_PROBLEMS TO WORK ON_.
**A.** Translate this sentence from the excerpt on American politics into Spanish: "Compared to center-right parties in developed democracies, the GOP is dangerously far from normal."
**B.** List every person named in the excerpt on American politics.
**C.** From the excerpt on American politics, reproduce word for word the stretch from "The Republican Party" through "their own countries.".

** Opening DOCUMENT EXCERPT block **

Democrat Charlie Crist, who is challenging DeSantis, on Saturday rushed out a new digital ad targeting Hispanics and the Venezuelan community as part of a six-figure buy pounding DeSantis over his attention-getting move.
“From a Miami perspective, it’s a huge mistake,” said state Sen. Annette Taddeo, a Democrat challenging incumbent Rep. Maria Elvira Salazar (R-Fla.). “All these Republicans — including my opponent — historically talk about socialism and communism and that we are standing up to these horrible dictators. The migrants are fleeing exactly what Republicans say they are fighting against.”
The Republican Party is an authoritarian outlier
Compared to center-right parties in developed democracies, the GOP is dangerously far from normal.
Experts on comparative politics say the GOP is an extremist outlier, no longer belonging in the same conversation with “normal” right-wing parties like Canada’s Conservative Party (CPC) or Germany’s Christian Democratic Party (CDU). Instead, it more closely resembles more extreme right parties — like Viktor Orbán’s Fidesz in Hungary or Recep Tayyip Erdogan’s AKP in Turkey — that have actively worked to dismantle democracy in their own countries.
The Supreme Court saga cannot be considered in isolation. It is symptomatic of a profound brokenness in American politics, one party dragging us away from the developed-world political standards we aspire to and towards a fight over the most basic of democratic principles: whether power should be shared. And that’s a disaster for American democracy.

** Closing DOCUMENT EXCERPT block **
** Opening DATA EXTRACTS block **

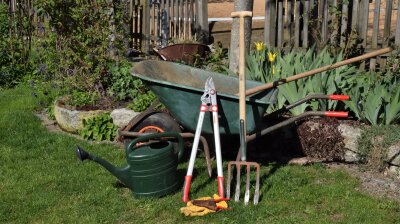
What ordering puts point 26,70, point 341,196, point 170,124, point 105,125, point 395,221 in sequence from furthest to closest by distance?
1. point 26,70
2. point 105,125
3. point 170,124
4. point 341,196
5. point 395,221

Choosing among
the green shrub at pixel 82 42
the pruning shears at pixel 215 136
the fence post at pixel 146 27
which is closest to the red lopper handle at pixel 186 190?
the pruning shears at pixel 215 136

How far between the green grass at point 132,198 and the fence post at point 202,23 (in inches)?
178

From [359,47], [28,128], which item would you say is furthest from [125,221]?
[359,47]

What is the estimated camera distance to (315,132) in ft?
17.1

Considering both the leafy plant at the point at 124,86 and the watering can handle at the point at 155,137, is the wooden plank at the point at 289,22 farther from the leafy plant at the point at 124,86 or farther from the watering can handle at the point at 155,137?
the watering can handle at the point at 155,137

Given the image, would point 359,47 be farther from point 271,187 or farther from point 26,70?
point 26,70

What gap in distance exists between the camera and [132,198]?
446 cm

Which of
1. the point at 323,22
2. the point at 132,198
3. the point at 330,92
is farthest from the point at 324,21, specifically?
the point at 132,198

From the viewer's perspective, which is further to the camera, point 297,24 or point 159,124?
point 297,24

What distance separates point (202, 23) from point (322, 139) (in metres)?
5.14

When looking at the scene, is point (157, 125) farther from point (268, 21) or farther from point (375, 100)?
point (268, 21)

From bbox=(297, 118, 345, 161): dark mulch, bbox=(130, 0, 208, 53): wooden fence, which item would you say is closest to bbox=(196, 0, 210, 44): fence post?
bbox=(130, 0, 208, 53): wooden fence

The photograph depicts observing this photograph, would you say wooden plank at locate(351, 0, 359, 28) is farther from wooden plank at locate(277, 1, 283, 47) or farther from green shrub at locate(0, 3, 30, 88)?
green shrub at locate(0, 3, 30, 88)

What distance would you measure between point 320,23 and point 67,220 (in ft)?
15.9
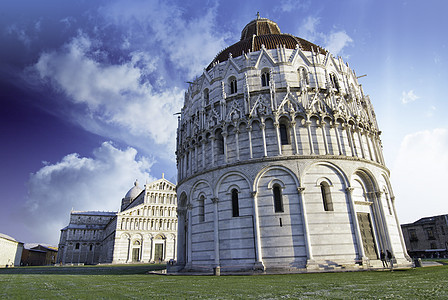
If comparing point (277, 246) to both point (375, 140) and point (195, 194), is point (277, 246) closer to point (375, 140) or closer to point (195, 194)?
point (195, 194)

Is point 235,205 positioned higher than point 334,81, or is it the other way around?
point 334,81

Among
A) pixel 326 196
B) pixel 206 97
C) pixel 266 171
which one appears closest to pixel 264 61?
pixel 206 97

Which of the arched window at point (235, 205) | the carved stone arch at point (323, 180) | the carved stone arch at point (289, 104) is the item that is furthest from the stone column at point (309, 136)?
the arched window at point (235, 205)

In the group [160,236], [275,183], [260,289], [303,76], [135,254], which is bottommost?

** Closing DATA EXTRACTS block **

_SOLUTION LIST_.
**A.** En comparación con los partidos de centroderecha de las democracias desarrolladas, el GOP está peligrosamente lejos de lo normal.

**B.**
Charlie Crist
DeSantis
Annette Taddeo
Maria Elvira Salazar
Viktor Orbán
Recep Tayyip Erdogan

**C.**
The Republican Party is an authoritarian outlier
Compared to center-right parties in developed democracies, the GOP is dangerously far from normal.
Experts on comparative politics say the GOP is an extremist outlier, no longer belonging in the same conversation with “normal” right-wing parties like Canada’s Conservative Party (CPC) or Germany’s Christian Democratic Party (CDU). Instead, it more closely resembles more extreme right parties — like Viktor Orbán’s Fidesz in Hungary or Recep Tayyip Erdogan’s AKP in Turkey — that have actively worked to dismantle democracy in their own countries.